Saturday, February 12, 2011

Microwaves: Radiation and Cancer

There are many claims and myths related to microwave ovens leaking radiation and eventually causing cancer. Considering that almost 90 percent of household in the United States have a microwave, it is not a surprise that people have questioned their safety. In a microwave oven, electromagnetic waves are produced by a magnetron. These waves are called microwaves and they are a form of radiant energy. In fact, microwave ovens can leak radiation. Therefore, shouldn’t we believe these urban legends about the dangers of microwaves? Can microwaves leak large amounts of radiation and cause cancer?
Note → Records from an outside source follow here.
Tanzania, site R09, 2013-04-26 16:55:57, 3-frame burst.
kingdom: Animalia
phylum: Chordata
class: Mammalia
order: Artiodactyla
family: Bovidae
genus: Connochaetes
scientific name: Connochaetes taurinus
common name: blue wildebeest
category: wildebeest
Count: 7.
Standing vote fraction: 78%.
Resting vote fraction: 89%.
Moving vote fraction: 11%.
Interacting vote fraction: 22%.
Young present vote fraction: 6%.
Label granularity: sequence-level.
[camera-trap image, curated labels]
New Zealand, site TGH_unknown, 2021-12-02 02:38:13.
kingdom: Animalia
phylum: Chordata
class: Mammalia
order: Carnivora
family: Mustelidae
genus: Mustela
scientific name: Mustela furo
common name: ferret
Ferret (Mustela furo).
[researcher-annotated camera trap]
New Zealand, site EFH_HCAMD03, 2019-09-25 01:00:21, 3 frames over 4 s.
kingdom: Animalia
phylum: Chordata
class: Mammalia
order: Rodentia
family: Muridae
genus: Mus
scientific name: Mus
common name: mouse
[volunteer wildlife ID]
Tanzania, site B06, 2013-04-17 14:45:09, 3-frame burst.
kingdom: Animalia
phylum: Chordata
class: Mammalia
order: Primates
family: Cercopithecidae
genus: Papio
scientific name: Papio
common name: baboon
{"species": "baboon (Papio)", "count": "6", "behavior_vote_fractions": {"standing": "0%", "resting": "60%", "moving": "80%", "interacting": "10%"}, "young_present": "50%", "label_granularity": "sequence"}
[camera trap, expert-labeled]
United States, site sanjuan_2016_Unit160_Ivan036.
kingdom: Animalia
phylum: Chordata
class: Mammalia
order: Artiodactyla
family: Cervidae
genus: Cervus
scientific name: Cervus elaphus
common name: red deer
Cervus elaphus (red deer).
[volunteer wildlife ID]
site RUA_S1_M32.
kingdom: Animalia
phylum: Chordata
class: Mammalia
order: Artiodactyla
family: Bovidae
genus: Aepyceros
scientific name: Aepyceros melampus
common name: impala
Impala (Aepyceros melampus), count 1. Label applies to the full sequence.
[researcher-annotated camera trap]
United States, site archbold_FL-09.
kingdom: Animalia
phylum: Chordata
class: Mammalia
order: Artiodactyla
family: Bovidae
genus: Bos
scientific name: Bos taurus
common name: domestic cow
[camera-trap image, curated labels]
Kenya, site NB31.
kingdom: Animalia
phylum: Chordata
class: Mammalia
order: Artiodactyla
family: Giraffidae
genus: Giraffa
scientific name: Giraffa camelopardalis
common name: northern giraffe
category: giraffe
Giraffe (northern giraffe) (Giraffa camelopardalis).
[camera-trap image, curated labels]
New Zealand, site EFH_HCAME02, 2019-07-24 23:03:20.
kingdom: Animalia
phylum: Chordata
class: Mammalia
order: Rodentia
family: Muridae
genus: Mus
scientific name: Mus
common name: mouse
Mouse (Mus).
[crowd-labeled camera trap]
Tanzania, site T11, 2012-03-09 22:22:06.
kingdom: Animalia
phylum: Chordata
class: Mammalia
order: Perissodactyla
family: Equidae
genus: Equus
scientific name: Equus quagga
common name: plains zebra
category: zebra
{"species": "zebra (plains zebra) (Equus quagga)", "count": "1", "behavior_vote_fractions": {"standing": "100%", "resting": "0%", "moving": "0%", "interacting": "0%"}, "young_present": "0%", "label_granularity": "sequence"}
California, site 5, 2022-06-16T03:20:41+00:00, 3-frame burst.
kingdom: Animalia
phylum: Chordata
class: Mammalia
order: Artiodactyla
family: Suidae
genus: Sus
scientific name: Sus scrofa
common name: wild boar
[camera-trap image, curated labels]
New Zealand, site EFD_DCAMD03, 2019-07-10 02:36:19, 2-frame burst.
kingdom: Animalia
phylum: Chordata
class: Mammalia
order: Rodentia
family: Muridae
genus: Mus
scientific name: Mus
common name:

Fortunately, the amount of radiation that microwave ovens might leak is very small. According to the Center for Devices and Radiological Health, a unit of the Food and Drug Administration that regulates microwave oven safety, every microwave that reaches the market must meet a requirement limiting the amount of radiation it can leak in its lifetime to five milliwatts per square centimeter at roughly two inches away from the oven.” (O’Connor) The intensity of radiation decreases drastically with the distance a person stands from the microwaves. The radiation from two feet away is one-hundredth the amount at two inches. Additionally, to prevent microwaves from escaping, the ovens’ doors are lined with metal mesh and special door handles, which stop microwaves whenever the latch is released, are required. The levels of radiation are greatly limited due to these procedures.

Therefore, although microwaves leak small amounts of radiation, the levels of radiation from microwave ovens are far below those that are known to cause harm to humans. So why do the rumors persist? People continue to caution each other about the effects of microwaves and without further research on their parts, people will believe those who only want to protect them from radiation and cancer.